#### [The task]
Continue the interview with poster artist Drew Struzan below, picking up after its final answer about the lost 1977 'Star Wars' re-release poster.

#### [Document passage]
[Start of Attachment]

From clients that never paid him on time to intense deadlines to days worth of work that resulted in gorgeous posters that studios never even used, 'The Art of Drew Struzan' is the story behind the story of, well, the art of Drew Struzan. It's page after gorgeous page of draft compositions and alternate posters that, until now, went unseen by the public at large. So if you've ever been a fan of the legendary artist's work, then I couldn't recommend this book enough. Not only is it full of never-before-seen art, but it provides succinct insight into an aspect of filmmaking that is woefully undervalued these days.

In conjunction with today's release of the book, publisher Titan Books gave Cinematical the opportunity to chat with the influential artist about his career, his retirement, and what he thinks of the current state of movie posters.

Back to the Future comp (C) Copyright Drew Struzan / All Right Reserved.


Cinematical: How are you enjoying retirement? Is it what you hoped for?

Struzan: No, not quite what I was expecting. [Laughs] I've come upon a definition for retirement and that's where you work twice as hard as you did before but you don't get paid for it. Between the book, the documentary, the letters, the emails-- all the things I'm having to do, I'm as busy as I've ever been.

Cinematical: Is that what your day-to-day is like or is it just because of the book? I hope you're still painting.

Struzan: Once the book comes out I hope it slows down quite a bit, though the documentary is coming out in a year or so, so I'm sure it will rush again. The purpose of retiring was to get back to what I wanted to do since I was a kid, which is painting what I want to paint. When I'm not doing interviews or writing books I am painting or drawing, so I'm keeping busy.

Cinematical: So does that mean you have a little gallery of your personal stuff set up in your studio for your friends and family?

Struzan: I wish I had room for a gallery, wouldn't that be fun? No, I paint 'em and I stick 'em in storage along with the thousands of illustrations, and now I'm starting to get quite a few paintings in there as well. I'm saving them for when I die, you know how that works. [Laughs]

Cinematical: Considering how much archival draft material is presented in the book, was there a point in your life when you realized you needed to start saving that stuff for a project like this? Was there some foresight to it or did you just happen to save it?

Struzan: [Laughs] Geez, I don't know... There was so little foresight to it I can't even answer the question. I suppose there was always the hope that someday they'd be worth something to someone. A lot of them I had reproduced, a lot of them I just did transparencies or digital shots of the art work. Of course the book was built on what I did have, but there's a whole lot more that I didn't have and obviously I couldn't make a book of because I didn't have copies.

So, no, I don't think there was any foresight. I just hoped that someday someone may appreciate them.

Cinematical: Is there any one particular piece you were exceptionally bummed to not have for the book?

Struzan: I lost a number of them. I don't think there's anything in the book about it, but probably the most famous one is the circus poster, the 1977 'Star Wars' re-release poster I did. That was lost from the day we turned it in. We never saw it again.

[End of Attachment]

#### [Dataset excerpts]
[Start of Attachment]

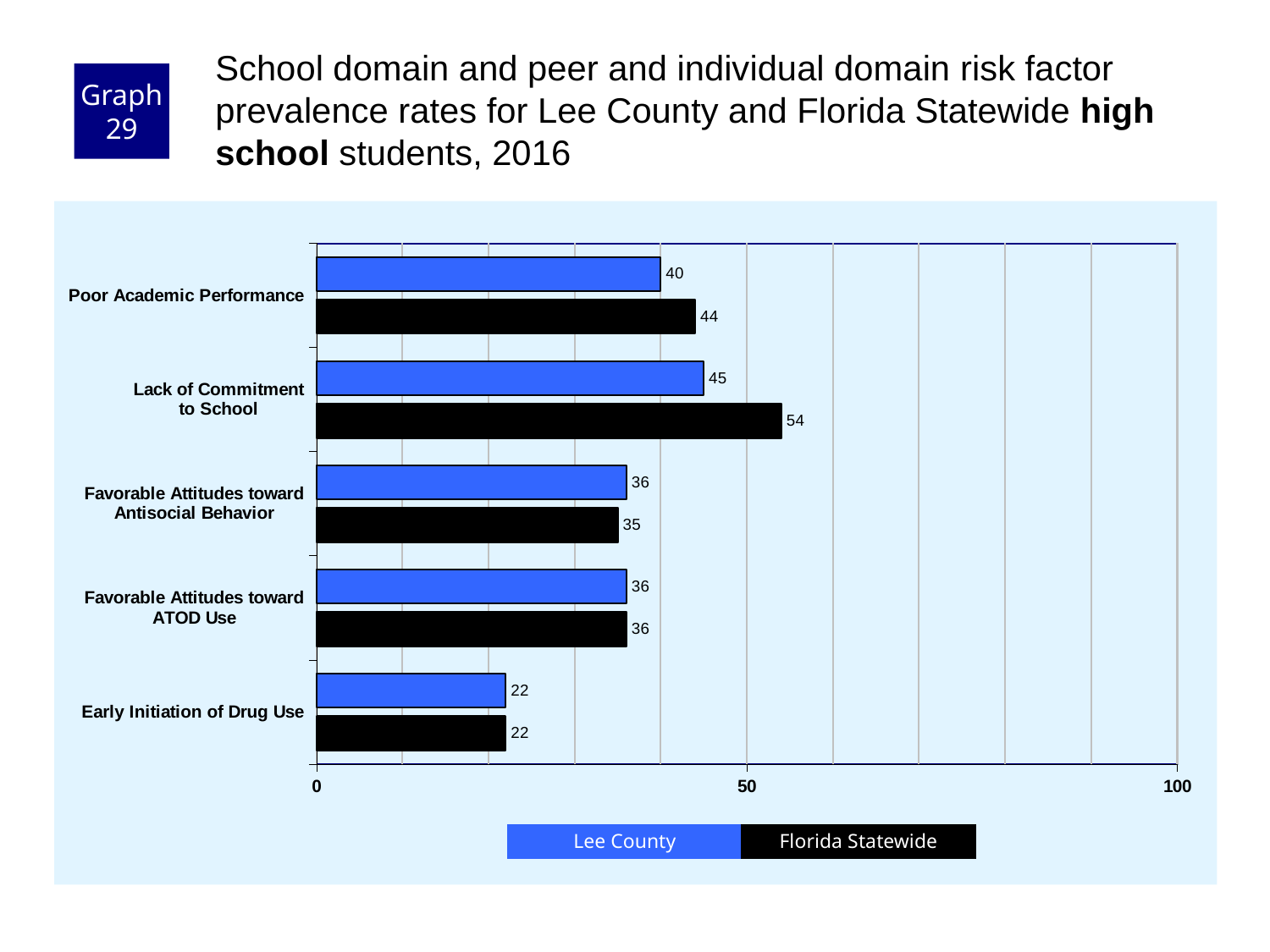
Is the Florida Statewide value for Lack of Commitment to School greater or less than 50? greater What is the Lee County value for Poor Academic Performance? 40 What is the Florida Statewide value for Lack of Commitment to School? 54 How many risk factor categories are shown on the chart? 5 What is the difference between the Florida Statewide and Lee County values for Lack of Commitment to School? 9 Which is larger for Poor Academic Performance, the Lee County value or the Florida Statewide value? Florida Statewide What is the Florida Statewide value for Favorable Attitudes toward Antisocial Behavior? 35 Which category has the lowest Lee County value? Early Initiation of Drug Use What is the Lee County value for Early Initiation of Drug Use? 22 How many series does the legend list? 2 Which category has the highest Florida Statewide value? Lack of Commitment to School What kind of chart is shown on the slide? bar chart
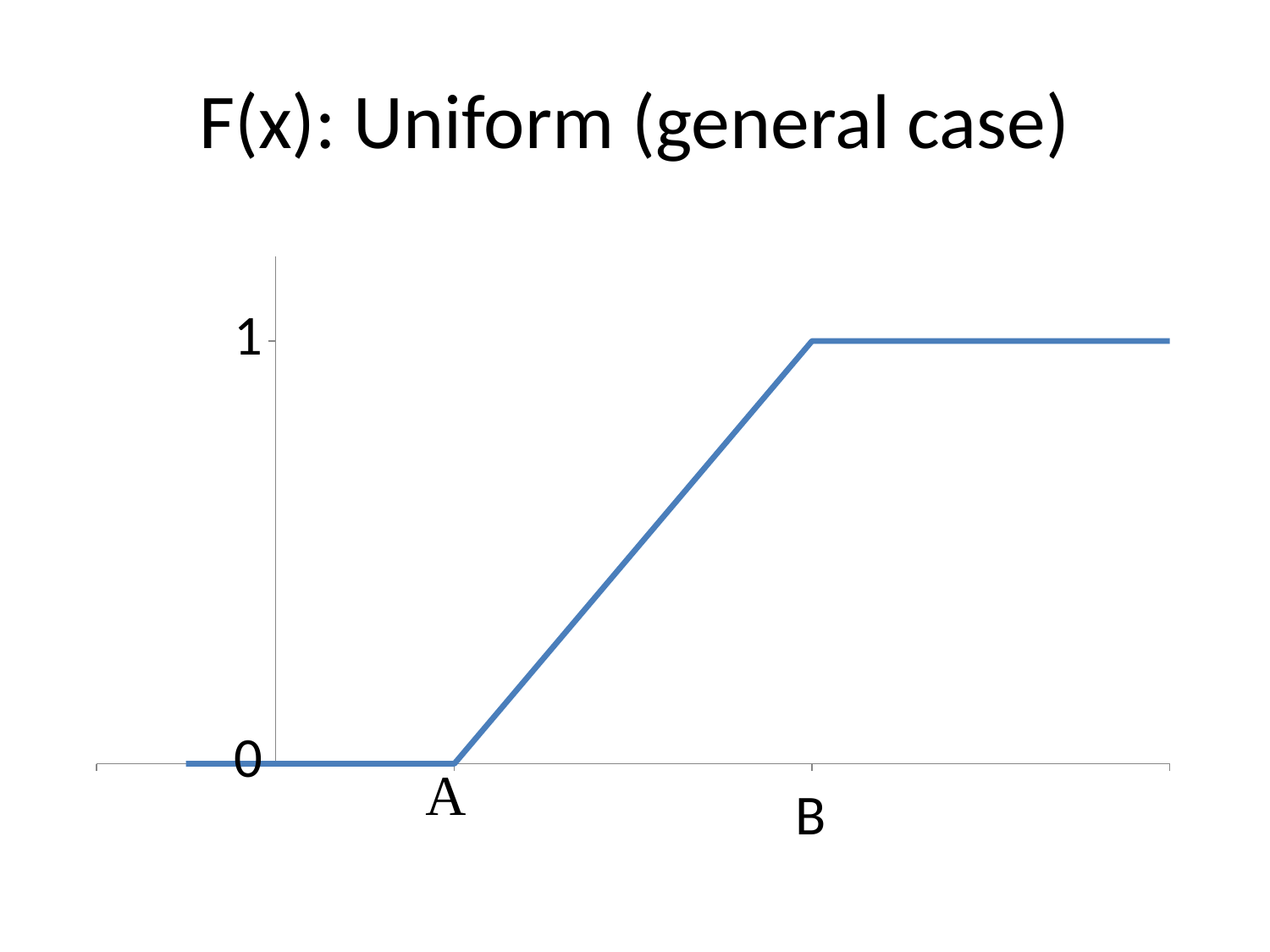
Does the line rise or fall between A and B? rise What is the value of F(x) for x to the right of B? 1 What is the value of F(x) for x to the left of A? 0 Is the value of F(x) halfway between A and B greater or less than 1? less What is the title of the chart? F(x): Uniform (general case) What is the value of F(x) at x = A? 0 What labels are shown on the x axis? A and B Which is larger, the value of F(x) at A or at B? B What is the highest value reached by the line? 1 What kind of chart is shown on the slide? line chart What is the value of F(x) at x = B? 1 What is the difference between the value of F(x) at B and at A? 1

[End of Attachment]
[Start of Attachment]

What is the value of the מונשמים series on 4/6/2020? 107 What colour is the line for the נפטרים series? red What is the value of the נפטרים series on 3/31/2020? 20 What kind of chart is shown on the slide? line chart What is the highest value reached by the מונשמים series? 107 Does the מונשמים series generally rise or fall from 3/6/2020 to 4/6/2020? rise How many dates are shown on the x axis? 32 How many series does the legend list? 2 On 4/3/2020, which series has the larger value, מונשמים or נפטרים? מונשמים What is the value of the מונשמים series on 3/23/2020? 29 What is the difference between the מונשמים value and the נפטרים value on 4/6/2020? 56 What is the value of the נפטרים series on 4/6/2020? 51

[End of Attachment]
[Start of Attachment]

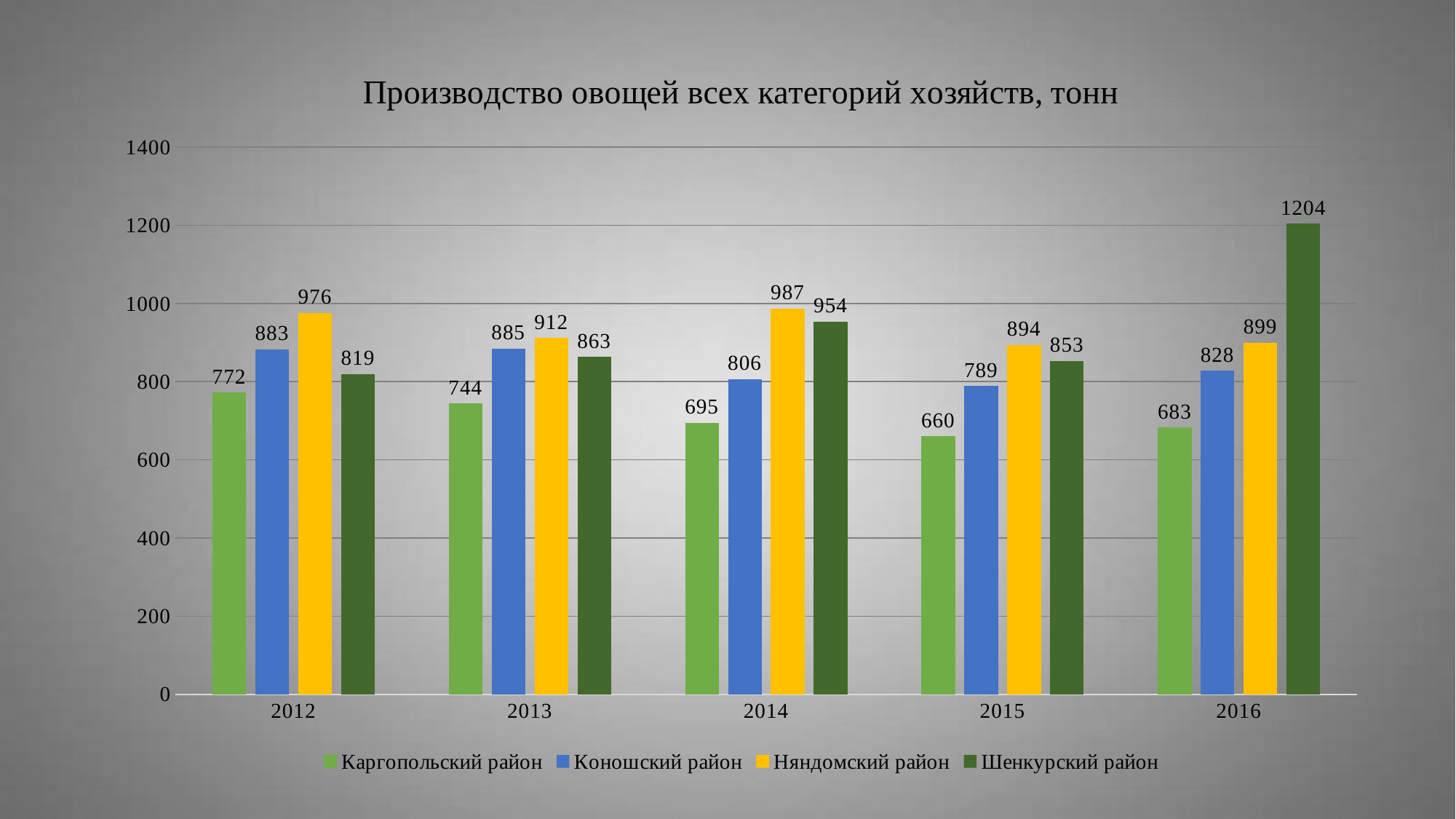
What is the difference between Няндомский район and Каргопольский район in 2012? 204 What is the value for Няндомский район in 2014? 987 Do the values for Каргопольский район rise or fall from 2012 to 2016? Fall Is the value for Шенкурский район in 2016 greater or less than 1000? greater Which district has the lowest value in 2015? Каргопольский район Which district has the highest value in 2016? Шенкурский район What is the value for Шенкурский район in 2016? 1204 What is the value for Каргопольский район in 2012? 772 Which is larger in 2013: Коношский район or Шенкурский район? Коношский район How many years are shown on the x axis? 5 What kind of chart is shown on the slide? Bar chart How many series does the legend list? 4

[End of Attachment]

#### [Output]
It became a real Sherlock Holmes mystery. People all over the world were keeping their eyes open and talking about it and trying to figure out who had it or what happened to it. Even in the 'Star Wars' book they talk about what happened to it.

Cinematical: Did you suspect that a billionaire art thief somewhere had it hanging in their underground gallery of stolen art?

Struzan: [Laughs] Well the fact is there was someone who was looking for it, who got on the track and pursued it and actually found it. After all those years we found it, I got it back and gave it to George Lucas.

There've been a couple of those. More than a few of them have disappeared over the years, but they're starting to show up now that they're becoming valuable. And a lot of them I'm getting back, which is very nice.

Cinematical: That's very cool. Was there any point in your career that you recall becoming aware of the fact that your art was doing that to people? That you were shaping popular culture and futue film geeks -- that you were making art people would want to track down?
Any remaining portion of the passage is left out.